---- Supplied information
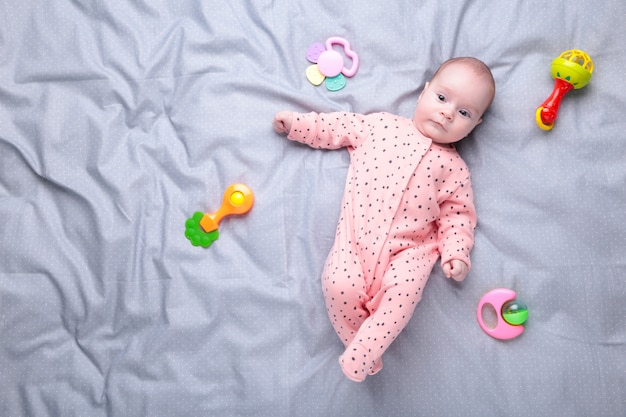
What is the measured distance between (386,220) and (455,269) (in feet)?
0.57

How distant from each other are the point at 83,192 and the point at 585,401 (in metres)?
1.18

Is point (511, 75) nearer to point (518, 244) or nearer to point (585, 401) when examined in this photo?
point (518, 244)

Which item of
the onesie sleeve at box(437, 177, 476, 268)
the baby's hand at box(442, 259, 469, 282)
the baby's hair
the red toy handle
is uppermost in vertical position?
the baby's hair

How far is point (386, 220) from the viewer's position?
1.30m

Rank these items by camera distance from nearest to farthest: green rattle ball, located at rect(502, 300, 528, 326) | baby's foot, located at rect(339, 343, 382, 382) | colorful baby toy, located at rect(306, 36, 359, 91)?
baby's foot, located at rect(339, 343, 382, 382) → green rattle ball, located at rect(502, 300, 528, 326) → colorful baby toy, located at rect(306, 36, 359, 91)

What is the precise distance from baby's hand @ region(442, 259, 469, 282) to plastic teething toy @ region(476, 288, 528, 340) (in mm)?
102

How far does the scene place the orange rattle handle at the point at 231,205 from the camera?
53.9 inches

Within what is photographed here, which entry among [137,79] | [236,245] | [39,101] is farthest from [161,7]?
[236,245]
--------
▶ _Directive_
Reproduce these lines word for word, leaving out the pictures.

▶ _Solved exercise_
What is the measured distance between (386,220) and (455,269) (in feet)?
0.57

How distant from each other are the point at 83,192 and the point at 585,401 (in metres)?
1.18

Is point (511, 75) nearer to point (518, 244) or nearer to point (585, 401) when examined in this photo?
point (518, 244)

Which item of
the onesie sleeve at box(437, 177, 476, 268)
the baby's hand at box(442, 259, 469, 282)
the baby's hair
the red toy handle
is uppermost in vertical position?
the baby's hair

How far is point (386, 220) from the viewer's position?
1.30m

Rank these items by camera distance from nearest to farthest: green rattle ball, located at rect(502, 300, 528, 326) | baby's foot, located at rect(339, 343, 382, 382) | colorful baby toy, located at rect(306, 36, 359, 91)?
baby's foot, located at rect(339, 343, 382, 382) → green rattle ball, located at rect(502, 300, 528, 326) → colorful baby toy, located at rect(306, 36, 359, 91)

What is the precise distance from baby's hand @ region(442, 259, 469, 282) to plastic teething toy @ region(476, 288, 528, 340) (in mm)?
102

How far does the scene place the orange rattle handle at the point at 231,205 from the camera?
53.9 inches

Within what is photographed here, which entry among [137,79] | [236,245] | [39,101] is farthest from [161,7]?
[236,245]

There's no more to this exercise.